-------- 引文段落 --------
172.31.13.153 yourmachine02  
172.31.13.191 yourmachine03  
172.31.13.100 yourmachine04  

设置SSH无密码访问

ssh-keygen  
vi ~/.ssh/authorized_keys  
chmod 600  ~/.ssh/authorized_keys

cat ~/.ssh/id_rsa.pub >> ~/.ssh/authorized_keys,把所有的机器上的id_rsa.pub都放进来后,再复制authorized_keys文件到所有的机器上。然后ssh测试一下  

系统网络

service iptables stop


vi /etc/sysctl.conf里面加上一行:  
vm.swappiness=10  
可以直接echo 'vm.swappiness=10'>> /etc/sysctl.conf

echo never > /sys/kernel/mm/transparent_hugepage/enabled  
echo never > /sys/kernel/mm/transparent_hugepage/defrag  
上面这几个不加的会,会在后续的图形界面配置时报错提示,所以也可以遇到了再处理。
-------- 原始数据 --------
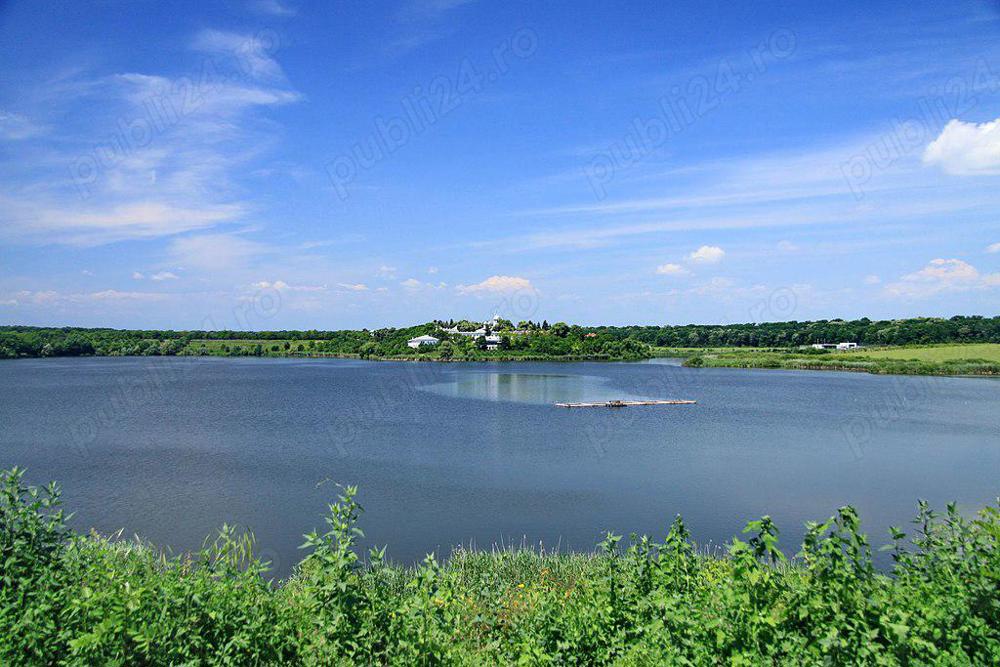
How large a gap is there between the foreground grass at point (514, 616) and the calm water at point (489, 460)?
30.0 feet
--------
问题与任务
1/ 按照引文段落,应给 authorized_keys 文件设置什么权限?
2/ 请照原样誊录引文段落中以“cat ~/.ssh/id_rsa.pub >>”开头、以“上面这几个不加的会,会在后续的图形界面配置时报错提示,所以也可以遇到了再处理。”结尾的部分。
3/ 逐条判断下列说法是否符合引文段落,以“是”或“否”作答,并原样引用文中起决定作用的字句:(a)“系统网络”一节中有停止 iptables 服务的命令;(b)transparent_hugepage 的 enabled 应设为 always;(c)应先把所有机器上的 id_rsa.pub 放进 authorized_keys,再把该文件复制到所有机器上。

练习答案
1/ 600(chmod 600 ~/.ssh/authorized_keys)。

2/
cat ~/.ssh/id_rsa.pub >> ~/.ssh/authorized_keys,把所有的机器上的id_rsa.pub都放进来后,再复制authorized_keys文件到所有的机器上。然后ssh测试一下  

系统网络

service iptables stop


vi /etc/sysctl.conf里面加上一行:  
vm.swappiness=10  
可以直接echo 'vm.swappiness=10'>> /etc/sysctl.conf

echo never > /sys/kernel/mm/transparent_hugepage/enabled  
echo never > /sys/kernel/mm/transparent_hugepage/defrag  
上面这几个不加的会,会在后续的图形界面配置时报错提示,所以也可以遇到了再处理。

3/
(a)是:“service iptables stop”。
(b)否:“echo never > /sys/kernel/mm/transparent_hugepage/enabled”。
(c)是:“把所有的机器上的id_rsa.pub都放进来后,再复制authorized_keys文件到所有的机器上”。